| Your objective |
Pictures in the records below must be left out. Return exactly the lines from the line with "a necessidade de sentido. (Viktor Frankl)" to the line with "Speed Kings by Andy Bull (Paperback, 2016)", both included.

| Available data |

Content starts

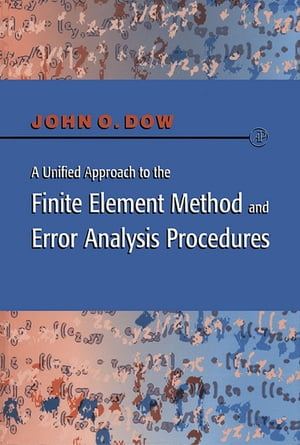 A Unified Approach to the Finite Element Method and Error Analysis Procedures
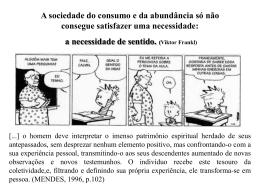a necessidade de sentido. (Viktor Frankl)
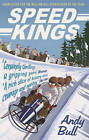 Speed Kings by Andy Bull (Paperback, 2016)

Content ends
Content starts

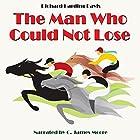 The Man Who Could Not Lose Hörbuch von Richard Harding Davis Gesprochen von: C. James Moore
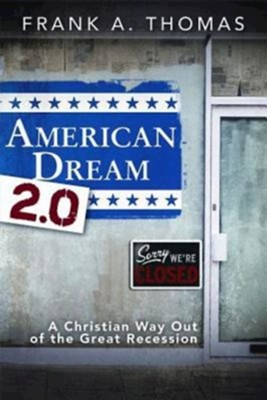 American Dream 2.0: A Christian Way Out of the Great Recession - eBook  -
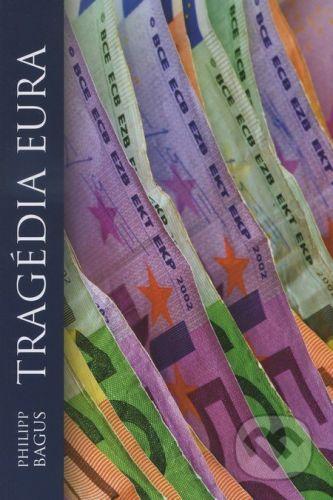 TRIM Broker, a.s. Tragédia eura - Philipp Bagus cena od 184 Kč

Content ends
Content starts

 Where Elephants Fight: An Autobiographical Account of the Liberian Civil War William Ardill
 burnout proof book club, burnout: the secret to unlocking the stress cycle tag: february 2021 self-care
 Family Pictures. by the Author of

Content ends

| Response below |
a necessidade de sentido. (Viktor Frankl)
 Speed Kings by Andy Bull (Paperback, 2016)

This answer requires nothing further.